А.Е. Махотин неоднократно поощрялся за образцовую организацию полицейской работы. Так, во время посещения в 1836 году Нижнего Новгорода Николаем I, император с похвалой отозвался о руководстве нижегородской полиции. В указе от 7 января 1837 года отмечено, что «по монаршей милости полицмейстер Махотин, приставы частных и следственных дел поощрены. Им пожаловано по одному рублю, фунту мяса чарке водки. Полицмейстеру Махотину орден Святой Анны второй степени, приставам Кастальскому и Заворыгину ордена Святого Станислава четвертой степени и годовой оклад жалованья»32.

А.Е. Махотин стал известен нижегородцам внедрением в сельское хозяйство губернии картофеля. Нижегородские крестьяне очень подозрительно относились к предложенной губернским начальством идее разводить неведомый корнеплод, их вполне устраивала привычная репа. Выход из тупикового положения предложил Махотин, изучивший психологию сограждан и предложивший сыграть на врожденной черте русских крестьян без спроса брать чужое. Вокруг опытного поля он расставил сторожей, которые должны были создавать видимость охраны, и ни в коем случае не ловить воров. Результат этого психологического эксперимента превзошел все ожидания. Сначала на поле за "запретным плодом" полезли мальчишки из окрестных деревень, а вслед за ними и взрослые.

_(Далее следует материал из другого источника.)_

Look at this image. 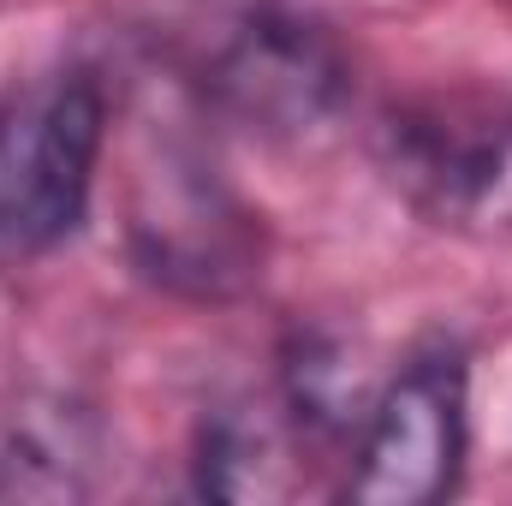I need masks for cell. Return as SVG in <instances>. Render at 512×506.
<instances>
[{"label": "cell", "instance_id": "5", "mask_svg": "<svg viewBox=\"0 0 512 506\" xmlns=\"http://www.w3.org/2000/svg\"><path fill=\"white\" fill-rule=\"evenodd\" d=\"M376 167L429 227H489L512 215V108L483 96H429L387 108Z\"/></svg>", "mask_w": 512, "mask_h": 506}, {"label": "cell", "instance_id": "6", "mask_svg": "<svg viewBox=\"0 0 512 506\" xmlns=\"http://www.w3.org/2000/svg\"><path fill=\"white\" fill-rule=\"evenodd\" d=\"M322 453L280 393H245L215 405L191 441V483L209 501H286L304 489V465Z\"/></svg>", "mask_w": 512, "mask_h": 506}, {"label": "cell", "instance_id": "3", "mask_svg": "<svg viewBox=\"0 0 512 506\" xmlns=\"http://www.w3.org/2000/svg\"><path fill=\"white\" fill-rule=\"evenodd\" d=\"M471 459V358L435 334L376 381L346 453L340 495L358 506H435L459 495Z\"/></svg>", "mask_w": 512, "mask_h": 506}, {"label": "cell", "instance_id": "4", "mask_svg": "<svg viewBox=\"0 0 512 506\" xmlns=\"http://www.w3.org/2000/svg\"><path fill=\"white\" fill-rule=\"evenodd\" d=\"M203 108L251 137H310L352 96V66L340 42L286 6L245 12L197 72Z\"/></svg>", "mask_w": 512, "mask_h": 506}, {"label": "cell", "instance_id": "2", "mask_svg": "<svg viewBox=\"0 0 512 506\" xmlns=\"http://www.w3.org/2000/svg\"><path fill=\"white\" fill-rule=\"evenodd\" d=\"M126 245L149 286L191 304L245 298L268 262L262 215H251V203L221 179V167L185 137H167L143 155L131 179Z\"/></svg>", "mask_w": 512, "mask_h": 506}, {"label": "cell", "instance_id": "7", "mask_svg": "<svg viewBox=\"0 0 512 506\" xmlns=\"http://www.w3.org/2000/svg\"><path fill=\"white\" fill-rule=\"evenodd\" d=\"M96 423L90 411L48 399L18 411L0 447V495H90L96 489Z\"/></svg>", "mask_w": 512, "mask_h": 506}, {"label": "cell", "instance_id": "1", "mask_svg": "<svg viewBox=\"0 0 512 506\" xmlns=\"http://www.w3.org/2000/svg\"><path fill=\"white\" fill-rule=\"evenodd\" d=\"M108 120V78L84 60L0 90V268L42 262L84 227Z\"/></svg>", "mask_w": 512, "mask_h": 506}]
</instances>
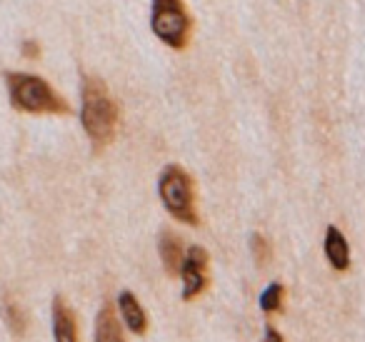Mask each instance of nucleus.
Listing matches in <instances>:
<instances>
[{
    "mask_svg": "<svg viewBox=\"0 0 365 342\" xmlns=\"http://www.w3.org/2000/svg\"><path fill=\"white\" fill-rule=\"evenodd\" d=\"M182 300L190 302L208 287V250L200 245H190L185 250V260L180 267Z\"/></svg>",
    "mask_w": 365,
    "mask_h": 342,
    "instance_id": "nucleus-5",
    "label": "nucleus"
},
{
    "mask_svg": "<svg viewBox=\"0 0 365 342\" xmlns=\"http://www.w3.org/2000/svg\"><path fill=\"white\" fill-rule=\"evenodd\" d=\"M150 31L163 46L182 51L193 33V18L182 0H150Z\"/></svg>",
    "mask_w": 365,
    "mask_h": 342,
    "instance_id": "nucleus-4",
    "label": "nucleus"
},
{
    "mask_svg": "<svg viewBox=\"0 0 365 342\" xmlns=\"http://www.w3.org/2000/svg\"><path fill=\"white\" fill-rule=\"evenodd\" d=\"M21 51H23V56H26L28 61H36V58H41V46H38V41H23Z\"/></svg>",
    "mask_w": 365,
    "mask_h": 342,
    "instance_id": "nucleus-14",
    "label": "nucleus"
},
{
    "mask_svg": "<svg viewBox=\"0 0 365 342\" xmlns=\"http://www.w3.org/2000/svg\"><path fill=\"white\" fill-rule=\"evenodd\" d=\"M96 342H125L118 315L110 305H103L96 315Z\"/></svg>",
    "mask_w": 365,
    "mask_h": 342,
    "instance_id": "nucleus-10",
    "label": "nucleus"
},
{
    "mask_svg": "<svg viewBox=\"0 0 365 342\" xmlns=\"http://www.w3.org/2000/svg\"><path fill=\"white\" fill-rule=\"evenodd\" d=\"M283 285L280 282H270L260 295V310L263 312H278L283 307Z\"/></svg>",
    "mask_w": 365,
    "mask_h": 342,
    "instance_id": "nucleus-12",
    "label": "nucleus"
},
{
    "mask_svg": "<svg viewBox=\"0 0 365 342\" xmlns=\"http://www.w3.org/2000/svg\"><path fill=\"white\" fill-rule=\"evenodd\" d=\"M81 123L93 152L106 150L115 138L118 128V105L108 93V86L101 78L86 76L81 88Z\"/></svg>",
    "mask_w": 365,
    "mask_h": 342,
    "instance_id": "nucleus-1",
    "label": "nucleus"
},
{
    "mask_svg": "<svg viewBox=\"0 0 365 342\" xmlns=\"http://www.w3.org/2000/svg\"><path fill=\"white\" fill-rule=\"evenodd\" d=\"M8 100L18 113L28 115H68L71 105L63 95L53 90V86L33 73H6Z\"/></svg>",
    "mask_w": 365,
    "mask_h": 342,
    "instance_id": "nucleus-2",
    "label": "nucleus"
},
{
    "mask_svg": "<svg viewBox=\"0 0 365 342\" xmlns=\"http://www.w3.org/2000/svg\"><path fill=\"white\" fill-rule=\"evenodd\" d=\"M250 252H253V260L258 267H265L270 262V255H273V247H270L268 237L260 235V232H255L253 237H250Z\"/></svg>",
    "mask_w": 365,
    "mask_h": 342,
    "instance_id": "nucleus-13",
    "label": "nucleus"
},
{
    "mask_svg": "<svg viewBox=\"0 0 365 342\" xmlns=\"http://www.w3.org/2000/svg\"><path fill=\"white\" fill-rule=\"evenodd\" d=\"M265 342H283V335H280L275 327H265Z\"/></svg>",
    "mask_w": 365,
    "mask_h": 342,
    "instance_id": "nucleus-15",
    "label": "nucleus"
},
{
    "mask_svg": "<svg viewBox=\"0 0 365 342\" xmlns=\"http://www.w3.org/2000/svg\"><path fill=\"white\" fill-rule=\"evenodd\" d=\"M325 257H328V262L338 272L350 267V247H348V242H345L343 232L335 225H330L328 230H325Z\"/></svg>",
    "mask_w": 365,
    "mask_h": 342,
    "instance_id": "nucleus-9",
    "label": "nucleus"
},
{
    "mask_svg": "<svg viewBox=\"0 0 365 342\" xmlns=\"http://www.w3.org/2000/svg\"><path fill=\"white\" fill-rule=\"evenodd\" d=\"M118 312H120L125 327L133 335H145L148 330V315L143 310V305L138 302V297L130 290L118 292Z\"/></svg>",
    "mask_w": 365,
    "mask_h": 342,
    "instance_id": "nucleus-8",
    "label": "nucleus"
},
{
    "mask_svg": "<svg viewBox=\"0 0 365 342\" xmlns=\"http://www.w3.org/2000/svg\"><path fill=\"white\" fill-rule=\"evenodd\" d=\"M158 197H160L163 207L168 215L175 217L182 225H198V215H195V190H193V177L185 172L180 165H165L158 175Z\"/></svg>",
    "mask_w": 365,
    "mask_h": 342,
    "instance_id": "nucleus-3",
    "label": "nucleus"
},
{
    "mask_svg": "<svg viewBox=\"0 0 365 342\" xmlns=\"http://www.w3.org/2000/svg\"><path fill=\"white\" fill-rule=\"evenodd\" d=\"M158 252H160V262L165 267L168 275H180L182 260H185V247H182L180 237L173 230H163L158 237Z\"/></svg>",
    "mask_w": 365,
    "mask_h": 342,
    "instance_id": "nucleus-7",
    "label": "nucleus"
},
{
    "mask_svg": "<svg viewBox=\"0 0 365 342\" xmlns=\"http://www.w3.org/2000/svg\"><path fill=\"white\" fill-rule=\"evenodd\" d=\"M53 342H78L76 312L61 295L53 297Z\"/></svg>",
    "mask_w": 365,
    "mask_h": 342,
    "instance_id": "nucleus-6",
    "label": "nucleus"
},
{
    "mask_svg": "<svg viewBox=\"0 0 365 342\" xmlns=\"http://www.w3.org/2000/svg\"><path fill=\"white\" fill-rule=\"evenodd\" d=\"M3 320H6L8 330L13 332V335H26V327H28V317L26 312H23V307L18 305V302L13 300H6L3 302Z\"/></svg>",
    "mask_w": 365,
    "mask_h": 342,
    "instance_id": "nucleus-11",
    "label": "nucleus"
}]
</instances>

Очень скоро местное население оценило по достоинству вкусовые качества заморской новинки и без дополнительной агитации принялось рассаживать на своих огородах33.

Но главным итогом его деятельности в Нижнем Новгороде и Нижегородской губернии стало создание ядра профессионалов полицейского дела, в том числе и сыска.

Такие сотрудники нижегородской городской полиции, как Иван Садовский, Василий Щеглов, Иван Соколов, Петр Коломенский, Василий Семенов, Федор Вознесенский, Михаил Малиновский прослужили в ней по двадцать и более лет. В земской полиции таковых насчитывалось более 25 сотрудников, а квартальные надзиратели из Арзамаса Алексей Степин и Константин Полетаев отдали службе более 30 лет34. Распоряжением губернатора от 1850 года за выслугу лет в полиции было награждено 65 человек.

Нижегородским краеведам А.Е. Махотин известен по расследованию древа потомков Кузьмы Минина. Первоначальный махотинский список потомков спасителя Отечества был составлен в феврале 1842 года. Изысканиям главного полицмейстера должен был содействовать старший преподаватель Нижегородской гимназии П.И. Мельников (будущий писатель Андрей Печерский). Тот раскритиковал полицмейстерское изыскание, которое он охарактеризовал как неподкрепленное «никакими верными актами не имеет никакой важности в историческом отношении, тем более, что она основана только на фамильных преданиях».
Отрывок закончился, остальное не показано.